GEVRAAGDE OPDRACHT » Zet de tekst over de uitspraak van het Gerechtshof 's-Hertogenbosch over de hoofdverblijfplaats van een minderjarige voort, te beginnen na de laatste zin.

GEGEVEN TEKST »

-----

ECLI:NL:GHSHE:2023:951

Gerechtshof 's-Hertogenbosch

Datum uitspraak
23 maart 2023
Publicatiedatum
23 maart 2023
Zaaknummer
200.312.639_01
Instantie
Gerechtshof 's-Hertogenbosch
Type
Uitspraak
Procedures
  • Hoger beroep
Vindplaatsen
  • Rechtspraak.nl
AI samenvatting door LexboostAutomatisch gegenereerd

Wijziging hoofdverblijfplaats van een minderjarige in het kader van ouderlijk gezag en zorgregeling

In deze zaak, die voor het Gerechtshof 's-Hertogenbosch werd behandeld, gaat het om de wijziging van de hoofdverblijfplaats van een minderjarige, geboren in 2006, die tot dan toe bij de vader woonde. De moeder, verzoekster in hoger beroep, heeft verzocht om de hoofdverblijfplaats van de minderjarige bij haar te bepalen, omdat zij ernstige zorgen heeft over de situatie van de minderjarige bij de vader. Het hof heeft vastgesteld dat de vader niet in staat is om de minderjarige te motiveren voor school en hulpverlening, en dat er een patroon van onbereikbaarheid is. De vader heeft geen verweerschrift ingediend en is niet verschenen op de mondelinge behandeling. De GI en de Raad voor de Kinderbescherming hebben ook hun zorgen geuit over de situatie van de minderjarige. Het hof heeft uiteindelijk besloten om de hoofdverblijfplaats van de minderjarige bij de moeder te bepalen, omdat dit in het belang van het kind wordt geacht. De eerdere beschikking van de rechtbank Limburg is vernietigd en de moeder krijgt de zorg voor de minderjarige, met de hoop dat zij in samenwerking met de GI de situatie kan verbeteren.

-----

OPGESLAGEN GEGEVENS »
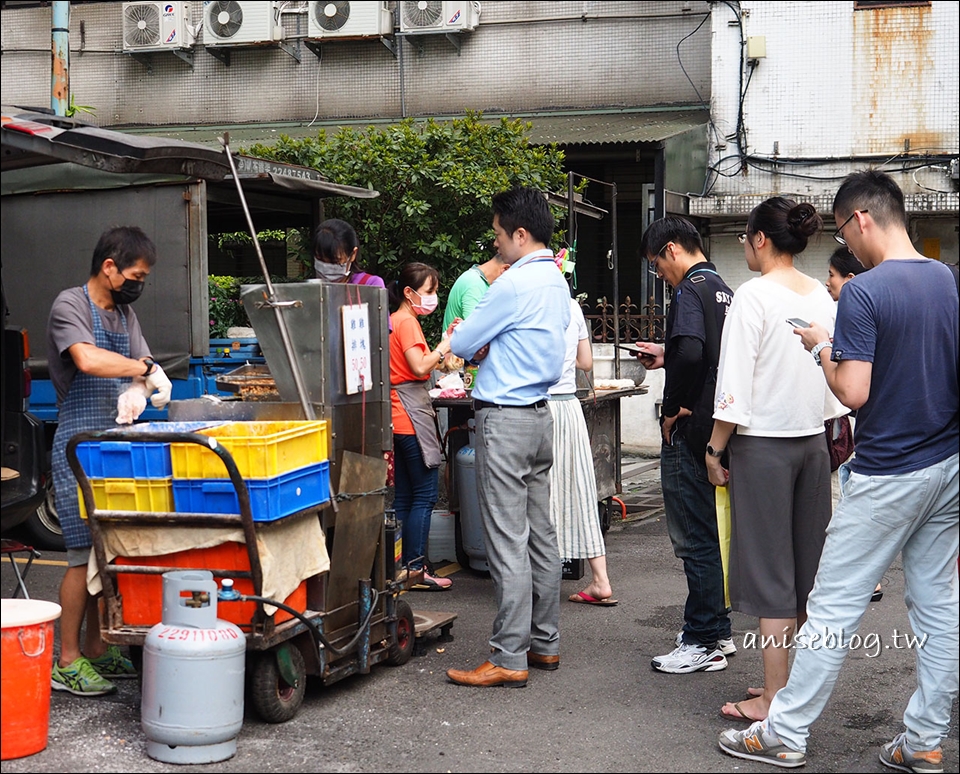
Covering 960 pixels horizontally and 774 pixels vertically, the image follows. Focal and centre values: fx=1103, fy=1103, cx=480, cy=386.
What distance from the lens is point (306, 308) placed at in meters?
4.62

-----

UITKOMST OPDRACHT »
Uitspraak

GERECHTSHOF 's-HERTOGENBOSCH

Team familie- en jeugdrecht
Uitspraak: 23 maart 2023
Zaaknummer: 200.312.639/01
Zaaknummer eerste aanleg: C/03/296715 / FA RK 21-3587
in de zaak in hoger beroep van:
[de moeder],
wonende op een bij het hof bekend geheim adres,
verzoekster in hoger beroep,
hierna te noemen: de moeder,
advocaat: mr. E.G.W. Hendriks,
tegen
[de vader],
wonende te [woonplaats] ,
verweerder in hoger beroep,
hierna te noemen: de vader.
Deze zaak gaat over
[minderjarige], geboren op [geboortedatum] 2006 te [geboorteplaats] , hierna: [minderjarige] .
Het hof merkt als belanghebbende aan:
Stichting Bureau Jeugdzorg Limburg,gevestigd te [vestigingsplaats] ,
hierna te noemen: de GI (de gecertificeerde instelling).
In zijn hoedanigheid als omschreven in artikel 810 van het Wetboek van Burgerlijke Rechtsvordering is in de procedure gekend:
de Raad voor de Kinderbescherming,
hierna te noemen: de raad.

1.Het geding in eerste aanleg

Het hof verwijst voor het verloop van het geding in eerste aanleg naar de beschikking van de rechtbank Limburg, zittingsplaats Maastricht, van 31 maart 2022, uitgesproken onder voormeld zaaknummer.

2.Het geding in hoger beroep

2.1.
Bij beroepschrift met producties, ingekomen ter griffie op 29 juni 2022, heeft de moeder verzocht, voor zoveel uitvoerbaar bij voorraad, voormelde beschikking te vernietigen en:
Primair: de beschikking van de rechtbank Limburg, zittingsplaats Maastricht, van 26 juli 2019 te wijzigen en het hoofdverblijf van [minderjarige] bij de moeder te bepalen;
Subsidiair: een verdeling van de zorg- en opvoedingstaken te bepalen, inhoudende dat [minderjarige] een keer per veertien dagen van vrijdag 18.00 uur tot zondag 18.00 uur, alsmede gedurende de helft van de vakanties en feestdagen bij de moeder verblijft evenals op bijzondere dagen, zoals Moederdag en op de verjaardag van de moeder, telkens onder verbeurte van een dwangsom van € 500,- dat de vader in gebreke blijft hieraan te voldoen.
2.2.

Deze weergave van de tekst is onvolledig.